Par elles (les mains, donc, c’est toujours Focillon qui écrit) l’homme prend contact avec la dureté de la pensée.

C’est une chose que j’ai souvent racontée : je n’écris pas à l’oral. Cette lapalissade étonne pourtant beaucoup. Je ne sais pas dicter, je ne sais pas enregistrer un texte en cours de création. J’ai besoin de mes mains, d’un stylo ou d’un clavier – aucun fétichisme, ce sont des outils qui ont chacun leurs avantages et leurs inconvénients – du mouvement de mes mains. Si je parle, je suis bête parce qu’il me manque l’intelligence des mains. La phrase se forme quelque part dans une circulation entre l’esprit et les mains. Un texte ne s’écrit pas que dans la pensée, il a besoin d’un corps, de l’agilité des doigts, d’incarnation. La bouche est inefficace dans ce cas (j’ai une fois tenté de travailler à une pièce de théâtre avec un magnétophone – l’échec fut total, les répliques faites pour être dites ont elles-aussi besoin de mes mains). Filmer les mains d’un écrivain, c’est – d’une certaine façon – filmer sa pensée en cours d’élaboration.

Je ne fais pas semblant, donc, ce n’est pas une comédie qui se joue mais bien une sorte de dévoilement. Les gestes, les allers-retours, les incertitudes, les suspensions, rayer un mot sur un carnet, faire un dessin pour me délasser entre deux sessions de travail sur un texte en cours, lire à voix haute un passage pour savoir comment il sonne, c’est mon quotidien d’auteur au travail. La lente avancée d’un texte en cours d’élaboration, quelque chose de barbant, de fastidieux, d’assommant même. Regardez lorsque le cinéma s’essaie à représenter un auteur ou un artiste au travail : il impose des gestes fiévreux, des pages déchirées, des emportements, des toiles lacérées, des peintres qui courent autour de leur tableau avec une émotion surjouée. S’il a tellement peur d’ennuyer son spectateur, le cinéma, c’est qu’il ne fait pas assez confiance à la singularité de son regard.

En écrivant ce texte, en réfléchissant à ce qui s’est produit exactement lorsque Marie Maquaire est venue à plusieurs reprises me filmer, je comprends les raisons pour lesquelles j’ai pu travailler comme si elle n’était pas là : parce qu’en vérité, en cadrant sur mes mains, c’est elle qu’elle filme. Je ne suis là que pour produire les images qu’elle cherche. Donnant-donnant, en quelque sorte. Mes mains comme trace de la dureté de la pensée.

J’en reviens à Novarina, il a cette phrase qui résume tout ce que j’aurais à dire, alors je ne me prive pas de lui emprunter : J’ai l’esprit qui touche.

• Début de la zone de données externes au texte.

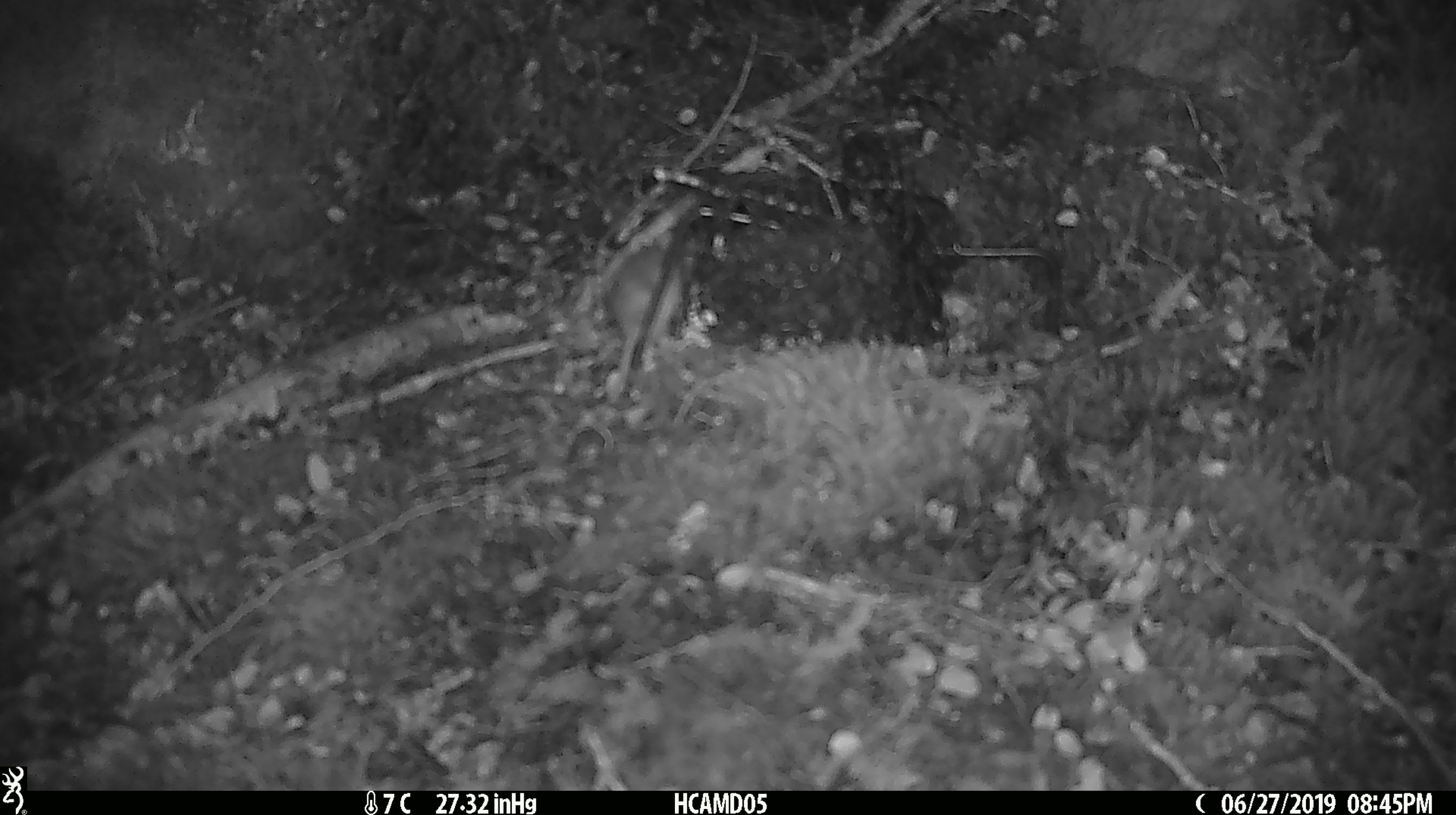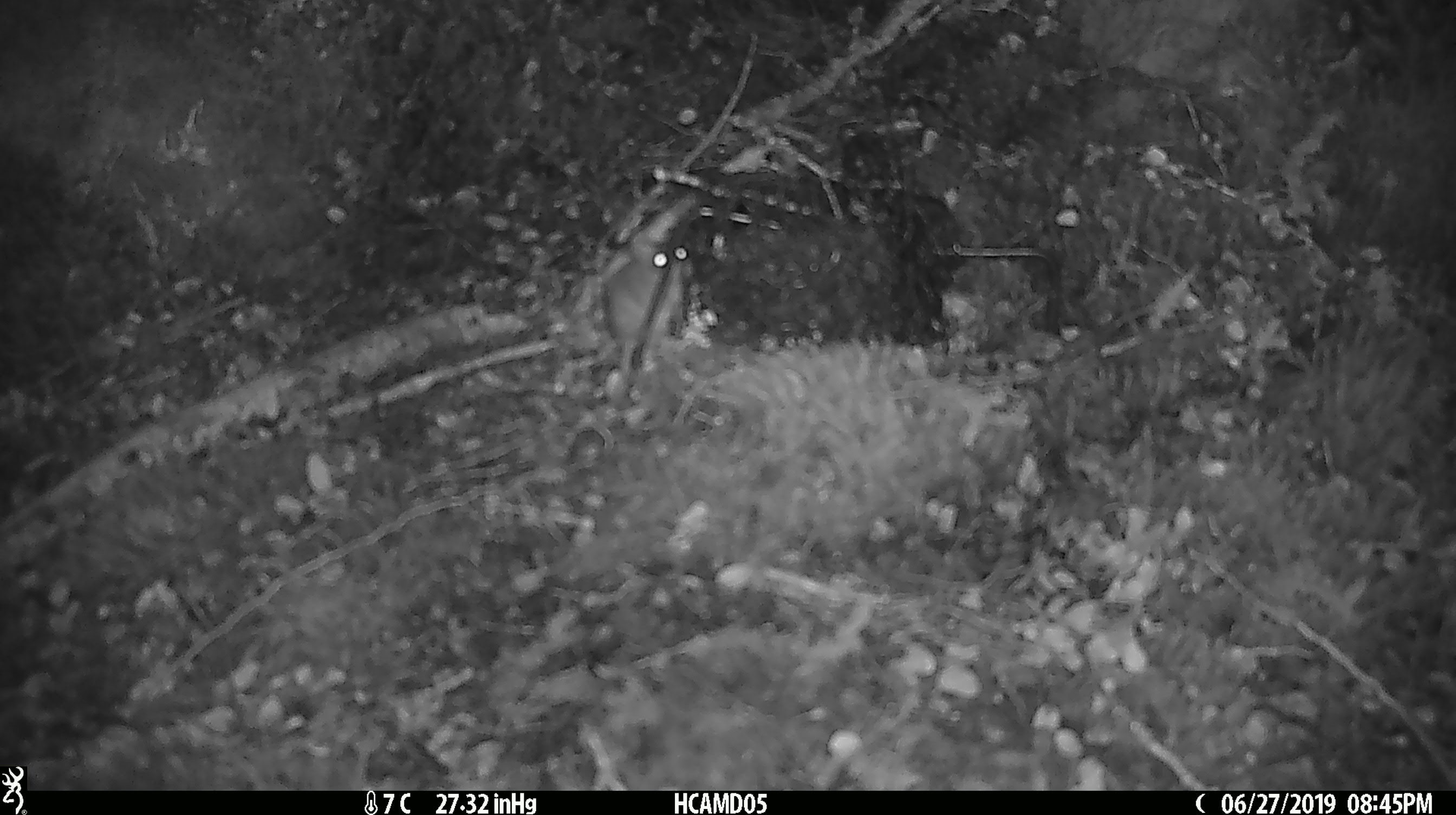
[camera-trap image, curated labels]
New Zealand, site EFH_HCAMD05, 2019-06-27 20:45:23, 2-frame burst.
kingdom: Animalia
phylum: Chordata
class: Mammalia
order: Rodentia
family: Muridae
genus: Mus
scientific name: Mus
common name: mouse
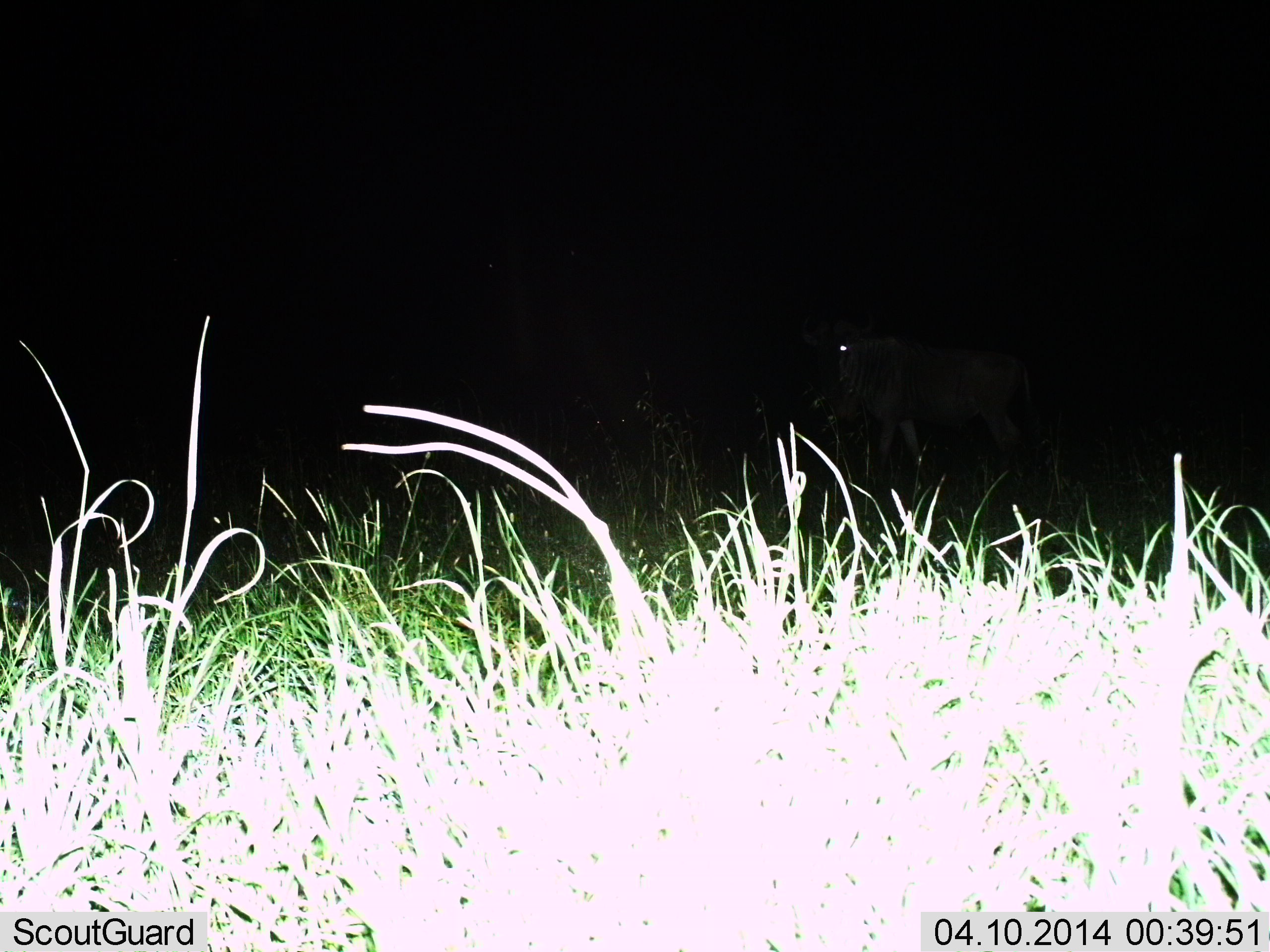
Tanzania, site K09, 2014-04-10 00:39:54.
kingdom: Animalia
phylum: Chordata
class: Mammalia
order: Artiodactyla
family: Bovidae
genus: Connochaetes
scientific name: Connochaetes taurinus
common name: blue wildebeest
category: wildebeest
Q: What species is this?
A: Wildebeest (blue wildebeest) (Connochaetes taurinus).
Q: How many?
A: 1.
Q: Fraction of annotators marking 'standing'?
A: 60%.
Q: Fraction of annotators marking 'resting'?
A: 0%.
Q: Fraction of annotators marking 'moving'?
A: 40%.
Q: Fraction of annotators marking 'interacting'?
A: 0%.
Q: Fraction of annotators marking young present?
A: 0%.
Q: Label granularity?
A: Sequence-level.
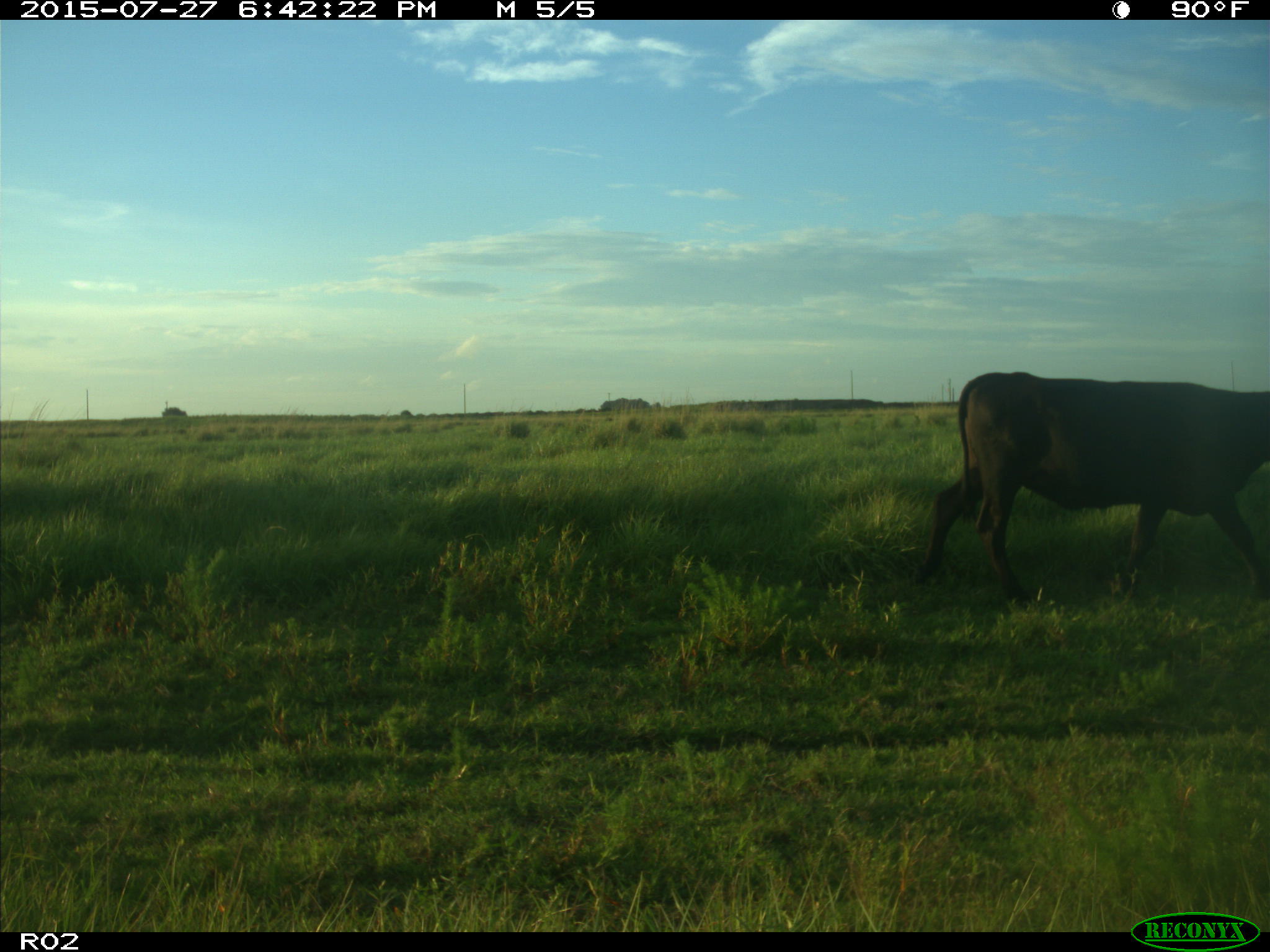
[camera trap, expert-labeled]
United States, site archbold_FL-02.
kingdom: Animalia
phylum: Chordata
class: Mammalia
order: Artiodactyla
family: Bovidae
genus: Bos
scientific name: Bos taurus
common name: domestic cow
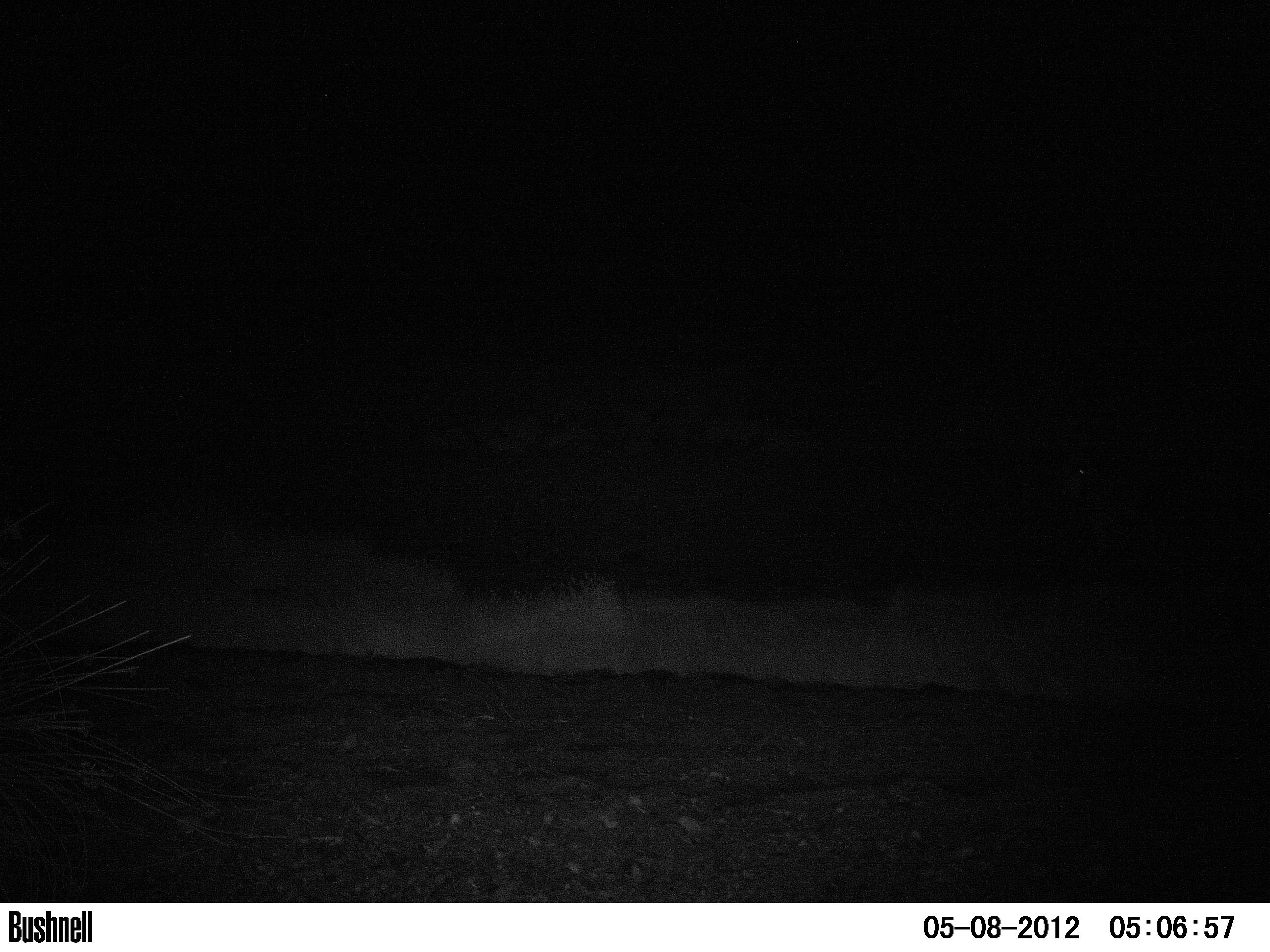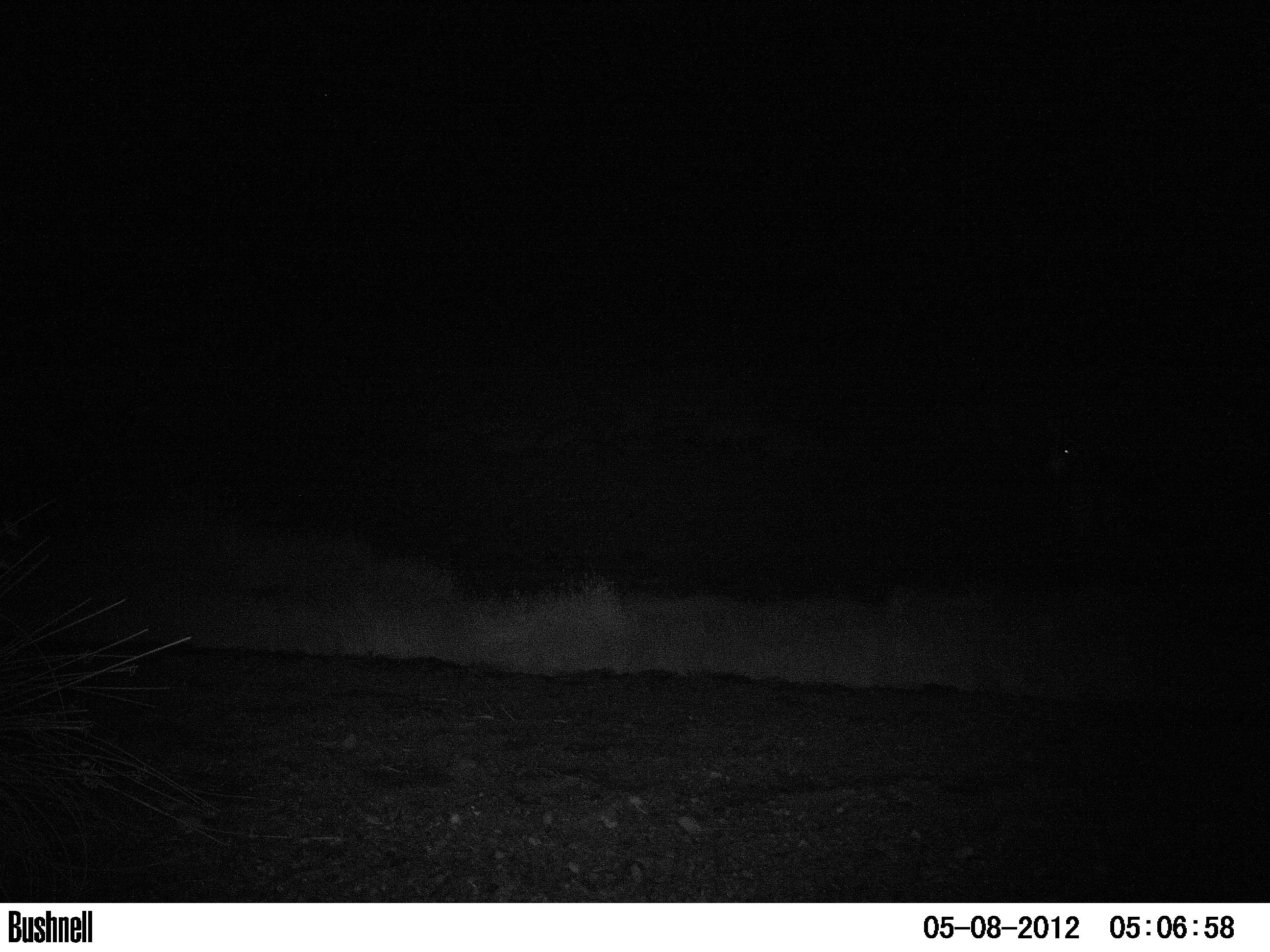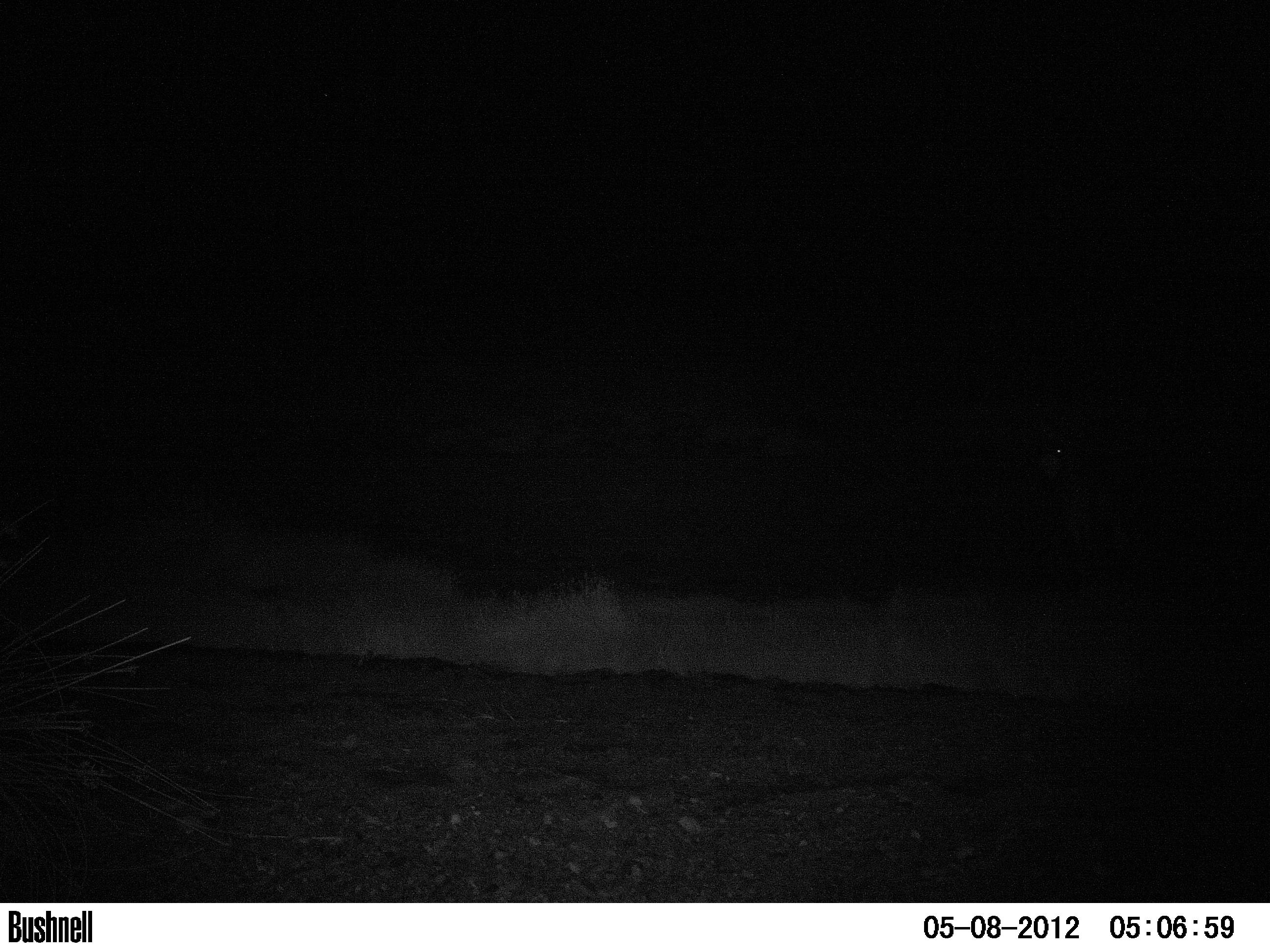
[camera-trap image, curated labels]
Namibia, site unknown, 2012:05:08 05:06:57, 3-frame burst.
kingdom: Animalia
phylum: Chordata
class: Mammalia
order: Perissodactyla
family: Equidae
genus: Equus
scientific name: Equus zebra hartmannae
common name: hartmann's mountain zebra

Les mains travaillent, donc, d’autant plus librement qu’elles ont compris que la caméra n’est pas une ennemie en ce sens qu’elle ne cherche ni à dramatiser leurs mouvements, ni à prétendre à une vérité documentaire. Les mains se livrent à leur routine de pensée incarnée : elles touchent pour l’esprit le clavier, la plaque de bois, la feuille, le crayon, elles vivent leur vie animale de mains en toute confiance, un peu flattées, sans doute, d’être si bien regardées.



Valère Novarina, Devant la parole (POL)
Henri Focillon, Eloge de la main (éditions Marguerite Waknine)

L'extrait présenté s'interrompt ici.